Visualize the results:

```
import pandas as pd
import networkx as nx
import matplotlib.pyplot as plt
geneology = np.r_[-1, np.arange(2 ** (n_levels-1) - 1).repeat(2)]
edges = pd.DataFrame(np.c_[geneology, np.arange(2 ** n_levels - 1)], columns=['parent', 'child'])
edges['weight'] = binary_tree
G = nx.from_pandas_edgelist(edges.iloc[1:], 'parent', 'child', edge_attr='weight', create_using=nx.DiGraph)
pos = nx.drawing.nx_pydot.graphviz_layout(G, prog='dot', root=0)
fig, ax = plt.subplots(figsize=(14,4))
nx.draw_networkx(G, pos, node_color=edges.weight, labels=edges.weight, ax=ax, )
```

Looks right to me, so we can go ahead and implement this in pytensor using a scan and random variables:

```
import pytensor
import pytensor.tensor as pt
import pymc as pm
def grow_tree(level, tree, sigma):
parent_start = 2 ** (level - 1) - 1
parent_end = 2 ** level - 1
parent_idx = pt.arange(parent_start, parent_end)
child_start = 2 ** level -1
child_stop = 2 ** (level + 1) - 1
child_idx = pt.arange(child_start, child_stop)
# Shape of children is (2, n_parents) because each parent has 2 offspring
children = pm.Normal.dist(mu=tree[parent_idx],
sigma=sigma,
size=(2, parent_idx.shape[0]))
# Need to transpose children because ravel operates row-major. Children is currently shape
# (child, parent), which will ravel to [child 1 of parent 1, child1 of parent 2, child 1 of parent 3,
# ...], but we want [child 1 of parent 1, child 2 of parent 1, child 1 of parent 2, ...]
tree = pt.set_subtensor(tree[child_idx], children.T.ravel())
return tree
n_levels = 7
init_tree = pt.zeros(2 ** n_levels - 1)
init_tree = pt.set_subtensor(init_tree[0], pm.Normal.dist(0, 1))
res, _ = pytensor.scan(grow_tree,
sequences=[pt.arange(1, n_levels)],
outputs_info=[init_tree],
non_sequences=[1])
final_tree = res[-1]
lowest_level = final_tree[2**(n_levels - 1) - 1:2 ** n_levels - 1]
```

You can do `lowest_level.eval()`

to check what you get out.
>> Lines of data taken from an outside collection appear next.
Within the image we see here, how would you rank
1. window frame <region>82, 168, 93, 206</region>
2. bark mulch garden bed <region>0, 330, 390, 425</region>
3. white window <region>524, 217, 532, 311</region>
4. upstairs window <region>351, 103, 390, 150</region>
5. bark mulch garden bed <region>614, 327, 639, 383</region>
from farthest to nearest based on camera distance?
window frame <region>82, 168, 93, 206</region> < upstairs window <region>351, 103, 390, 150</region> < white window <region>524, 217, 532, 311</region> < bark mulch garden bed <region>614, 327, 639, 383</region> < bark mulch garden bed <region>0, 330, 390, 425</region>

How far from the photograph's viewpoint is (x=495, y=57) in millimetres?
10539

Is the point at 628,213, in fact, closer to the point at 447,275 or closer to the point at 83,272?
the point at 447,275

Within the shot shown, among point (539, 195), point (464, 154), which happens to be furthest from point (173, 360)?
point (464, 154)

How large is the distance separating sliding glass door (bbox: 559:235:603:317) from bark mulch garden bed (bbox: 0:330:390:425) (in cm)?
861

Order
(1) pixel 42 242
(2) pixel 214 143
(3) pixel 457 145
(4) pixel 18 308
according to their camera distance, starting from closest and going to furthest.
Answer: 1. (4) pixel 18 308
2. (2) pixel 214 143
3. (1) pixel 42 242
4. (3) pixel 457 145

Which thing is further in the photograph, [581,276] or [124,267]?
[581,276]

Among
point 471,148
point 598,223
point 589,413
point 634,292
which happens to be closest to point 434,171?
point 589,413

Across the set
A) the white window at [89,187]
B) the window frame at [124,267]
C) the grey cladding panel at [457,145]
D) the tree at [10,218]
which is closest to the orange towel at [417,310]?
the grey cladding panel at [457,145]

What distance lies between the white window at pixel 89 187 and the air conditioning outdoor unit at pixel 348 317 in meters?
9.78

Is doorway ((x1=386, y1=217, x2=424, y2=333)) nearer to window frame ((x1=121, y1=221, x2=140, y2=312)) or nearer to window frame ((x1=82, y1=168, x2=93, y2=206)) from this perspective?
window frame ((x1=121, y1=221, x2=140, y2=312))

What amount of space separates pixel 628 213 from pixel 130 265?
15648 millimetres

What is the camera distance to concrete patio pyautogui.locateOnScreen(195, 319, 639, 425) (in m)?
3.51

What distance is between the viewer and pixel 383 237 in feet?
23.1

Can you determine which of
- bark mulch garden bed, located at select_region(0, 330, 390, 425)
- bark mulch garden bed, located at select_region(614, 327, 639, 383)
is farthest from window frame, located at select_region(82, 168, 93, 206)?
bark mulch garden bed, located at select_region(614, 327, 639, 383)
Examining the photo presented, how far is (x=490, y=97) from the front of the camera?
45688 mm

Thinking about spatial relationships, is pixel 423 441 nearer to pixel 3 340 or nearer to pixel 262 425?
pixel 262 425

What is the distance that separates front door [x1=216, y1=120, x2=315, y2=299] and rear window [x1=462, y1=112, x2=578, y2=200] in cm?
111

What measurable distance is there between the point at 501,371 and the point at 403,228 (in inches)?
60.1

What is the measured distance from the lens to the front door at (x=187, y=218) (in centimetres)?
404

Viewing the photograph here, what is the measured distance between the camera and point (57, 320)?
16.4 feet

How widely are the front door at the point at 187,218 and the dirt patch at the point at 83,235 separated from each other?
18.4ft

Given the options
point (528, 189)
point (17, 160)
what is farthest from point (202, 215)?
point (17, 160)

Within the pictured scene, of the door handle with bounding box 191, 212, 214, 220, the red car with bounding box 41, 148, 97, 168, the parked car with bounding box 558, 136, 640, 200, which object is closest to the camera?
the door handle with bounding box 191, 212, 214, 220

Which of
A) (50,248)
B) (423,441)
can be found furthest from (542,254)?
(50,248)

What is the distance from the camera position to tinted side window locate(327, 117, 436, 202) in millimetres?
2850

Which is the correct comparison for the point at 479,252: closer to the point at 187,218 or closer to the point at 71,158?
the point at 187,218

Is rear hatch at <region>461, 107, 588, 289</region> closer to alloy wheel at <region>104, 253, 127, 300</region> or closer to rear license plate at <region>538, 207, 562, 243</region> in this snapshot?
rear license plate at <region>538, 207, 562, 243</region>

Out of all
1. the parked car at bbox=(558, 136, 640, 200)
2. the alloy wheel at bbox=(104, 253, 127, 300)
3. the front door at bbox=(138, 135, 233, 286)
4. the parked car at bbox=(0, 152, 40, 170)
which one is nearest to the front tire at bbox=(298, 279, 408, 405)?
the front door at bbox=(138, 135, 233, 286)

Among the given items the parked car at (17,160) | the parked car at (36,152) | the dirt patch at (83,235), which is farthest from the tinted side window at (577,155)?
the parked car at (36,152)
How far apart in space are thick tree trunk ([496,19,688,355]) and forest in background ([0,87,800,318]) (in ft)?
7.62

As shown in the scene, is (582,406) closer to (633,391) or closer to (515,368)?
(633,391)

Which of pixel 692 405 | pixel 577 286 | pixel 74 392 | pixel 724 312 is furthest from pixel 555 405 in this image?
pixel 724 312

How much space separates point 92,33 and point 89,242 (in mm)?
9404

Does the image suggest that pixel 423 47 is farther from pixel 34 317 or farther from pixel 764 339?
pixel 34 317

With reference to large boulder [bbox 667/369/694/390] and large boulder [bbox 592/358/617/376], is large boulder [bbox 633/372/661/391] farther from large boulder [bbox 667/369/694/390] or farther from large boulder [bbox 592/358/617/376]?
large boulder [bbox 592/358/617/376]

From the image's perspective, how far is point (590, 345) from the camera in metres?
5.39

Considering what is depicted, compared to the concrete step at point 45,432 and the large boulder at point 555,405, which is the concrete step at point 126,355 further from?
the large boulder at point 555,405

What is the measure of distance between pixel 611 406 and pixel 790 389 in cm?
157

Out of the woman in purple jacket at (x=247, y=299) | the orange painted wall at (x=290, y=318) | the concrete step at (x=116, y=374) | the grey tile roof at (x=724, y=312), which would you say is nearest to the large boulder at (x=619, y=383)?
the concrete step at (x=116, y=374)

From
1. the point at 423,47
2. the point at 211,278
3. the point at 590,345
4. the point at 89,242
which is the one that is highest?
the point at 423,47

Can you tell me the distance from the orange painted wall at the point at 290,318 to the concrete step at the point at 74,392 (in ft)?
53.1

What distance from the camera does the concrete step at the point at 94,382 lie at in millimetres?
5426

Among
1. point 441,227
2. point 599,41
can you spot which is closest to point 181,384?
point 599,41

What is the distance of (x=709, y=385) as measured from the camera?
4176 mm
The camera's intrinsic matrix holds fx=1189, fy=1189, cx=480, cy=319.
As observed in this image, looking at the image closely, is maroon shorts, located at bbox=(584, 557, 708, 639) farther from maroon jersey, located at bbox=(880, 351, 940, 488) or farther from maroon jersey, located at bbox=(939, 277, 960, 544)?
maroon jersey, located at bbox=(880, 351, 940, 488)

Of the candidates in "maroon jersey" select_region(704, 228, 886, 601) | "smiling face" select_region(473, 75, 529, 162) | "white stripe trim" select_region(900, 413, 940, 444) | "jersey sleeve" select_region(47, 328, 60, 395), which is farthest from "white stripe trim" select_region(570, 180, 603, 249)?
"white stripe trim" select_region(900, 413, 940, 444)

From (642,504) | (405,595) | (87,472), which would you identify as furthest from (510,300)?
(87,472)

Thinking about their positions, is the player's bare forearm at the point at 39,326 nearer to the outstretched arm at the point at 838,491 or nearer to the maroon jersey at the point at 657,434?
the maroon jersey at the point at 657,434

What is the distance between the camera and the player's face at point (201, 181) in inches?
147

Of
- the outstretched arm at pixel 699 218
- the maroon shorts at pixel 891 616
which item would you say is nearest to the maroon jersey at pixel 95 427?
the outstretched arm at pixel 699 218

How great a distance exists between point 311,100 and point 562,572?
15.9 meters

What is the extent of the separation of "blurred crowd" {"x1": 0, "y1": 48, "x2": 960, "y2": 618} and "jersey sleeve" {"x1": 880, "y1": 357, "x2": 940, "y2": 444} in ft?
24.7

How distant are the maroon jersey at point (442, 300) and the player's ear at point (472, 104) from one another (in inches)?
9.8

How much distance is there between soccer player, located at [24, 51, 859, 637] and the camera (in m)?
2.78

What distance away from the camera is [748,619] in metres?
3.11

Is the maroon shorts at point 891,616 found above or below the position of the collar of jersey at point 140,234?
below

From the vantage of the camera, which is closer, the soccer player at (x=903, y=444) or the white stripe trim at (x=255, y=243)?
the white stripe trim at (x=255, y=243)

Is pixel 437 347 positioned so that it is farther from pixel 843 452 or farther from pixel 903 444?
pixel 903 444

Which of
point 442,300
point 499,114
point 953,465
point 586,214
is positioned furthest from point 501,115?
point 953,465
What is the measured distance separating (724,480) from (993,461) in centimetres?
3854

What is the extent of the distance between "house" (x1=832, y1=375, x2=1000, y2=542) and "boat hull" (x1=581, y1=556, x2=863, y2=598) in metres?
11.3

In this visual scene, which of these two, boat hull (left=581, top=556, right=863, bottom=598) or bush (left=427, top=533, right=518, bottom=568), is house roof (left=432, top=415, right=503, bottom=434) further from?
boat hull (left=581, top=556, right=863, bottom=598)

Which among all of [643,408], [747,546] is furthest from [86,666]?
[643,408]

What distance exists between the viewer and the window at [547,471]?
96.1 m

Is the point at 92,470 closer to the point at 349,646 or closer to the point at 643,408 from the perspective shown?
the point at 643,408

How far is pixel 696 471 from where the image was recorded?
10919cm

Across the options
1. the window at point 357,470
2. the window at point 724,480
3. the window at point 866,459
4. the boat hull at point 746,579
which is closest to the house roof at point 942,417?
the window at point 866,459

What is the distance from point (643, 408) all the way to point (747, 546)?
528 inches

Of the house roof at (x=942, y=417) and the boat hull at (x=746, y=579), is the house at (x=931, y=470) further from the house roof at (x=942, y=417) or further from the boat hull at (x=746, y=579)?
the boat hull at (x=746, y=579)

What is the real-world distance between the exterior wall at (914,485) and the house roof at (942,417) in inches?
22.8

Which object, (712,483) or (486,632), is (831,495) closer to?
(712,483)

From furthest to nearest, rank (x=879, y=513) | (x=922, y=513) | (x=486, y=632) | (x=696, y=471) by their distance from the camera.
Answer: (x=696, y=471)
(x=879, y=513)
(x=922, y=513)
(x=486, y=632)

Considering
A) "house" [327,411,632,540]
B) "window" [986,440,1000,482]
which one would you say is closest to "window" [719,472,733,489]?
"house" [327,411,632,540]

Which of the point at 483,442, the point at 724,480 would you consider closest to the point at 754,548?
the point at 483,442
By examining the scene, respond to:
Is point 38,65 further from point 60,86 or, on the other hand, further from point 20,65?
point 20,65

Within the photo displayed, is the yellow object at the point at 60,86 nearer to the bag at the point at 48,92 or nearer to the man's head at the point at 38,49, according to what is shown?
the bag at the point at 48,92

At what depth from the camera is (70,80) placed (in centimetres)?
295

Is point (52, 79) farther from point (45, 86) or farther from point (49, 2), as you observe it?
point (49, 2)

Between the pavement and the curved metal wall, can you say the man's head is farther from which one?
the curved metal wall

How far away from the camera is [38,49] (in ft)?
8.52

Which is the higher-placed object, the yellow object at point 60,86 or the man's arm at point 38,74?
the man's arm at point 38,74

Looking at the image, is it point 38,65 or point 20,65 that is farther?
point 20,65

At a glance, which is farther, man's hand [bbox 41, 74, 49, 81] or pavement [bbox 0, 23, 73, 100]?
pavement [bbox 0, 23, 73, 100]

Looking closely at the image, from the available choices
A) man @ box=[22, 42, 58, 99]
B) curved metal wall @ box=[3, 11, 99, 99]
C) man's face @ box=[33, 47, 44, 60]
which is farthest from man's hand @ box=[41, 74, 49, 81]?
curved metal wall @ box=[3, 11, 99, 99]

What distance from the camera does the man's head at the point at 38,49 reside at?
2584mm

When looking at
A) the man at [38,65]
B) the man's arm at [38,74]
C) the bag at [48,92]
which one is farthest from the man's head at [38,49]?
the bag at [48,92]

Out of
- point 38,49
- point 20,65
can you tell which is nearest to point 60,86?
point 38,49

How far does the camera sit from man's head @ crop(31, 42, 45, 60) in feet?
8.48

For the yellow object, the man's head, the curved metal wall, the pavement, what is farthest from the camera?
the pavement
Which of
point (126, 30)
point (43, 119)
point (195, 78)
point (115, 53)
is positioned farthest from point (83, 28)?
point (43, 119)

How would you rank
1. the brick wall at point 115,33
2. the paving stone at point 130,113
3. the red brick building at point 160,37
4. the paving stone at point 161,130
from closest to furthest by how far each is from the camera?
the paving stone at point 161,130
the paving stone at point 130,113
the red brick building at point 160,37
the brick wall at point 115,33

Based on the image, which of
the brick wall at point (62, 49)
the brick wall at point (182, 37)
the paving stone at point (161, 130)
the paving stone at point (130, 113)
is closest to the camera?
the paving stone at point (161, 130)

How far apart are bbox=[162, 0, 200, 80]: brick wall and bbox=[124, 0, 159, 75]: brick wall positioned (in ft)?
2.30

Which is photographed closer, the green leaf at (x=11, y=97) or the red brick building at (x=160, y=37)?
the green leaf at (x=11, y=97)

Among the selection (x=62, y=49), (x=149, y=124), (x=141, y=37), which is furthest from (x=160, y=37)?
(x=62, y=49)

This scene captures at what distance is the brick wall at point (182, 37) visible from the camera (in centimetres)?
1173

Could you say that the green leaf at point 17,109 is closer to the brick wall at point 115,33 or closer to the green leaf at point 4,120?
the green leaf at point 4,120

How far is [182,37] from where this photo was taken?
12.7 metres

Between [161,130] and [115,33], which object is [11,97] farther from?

If you want to use this inside a pymc model, you will have some additional challenges, because you are missing some boilerplate related to scan and CustomDistributions, see here for guidance. More importantly, I don’t think PyMC can infer the logp of models with slicing – @ricardoV94 ? Luckily your model is just a really strange random walk with drift, so it should be possible to work out the logp yourself and implement it.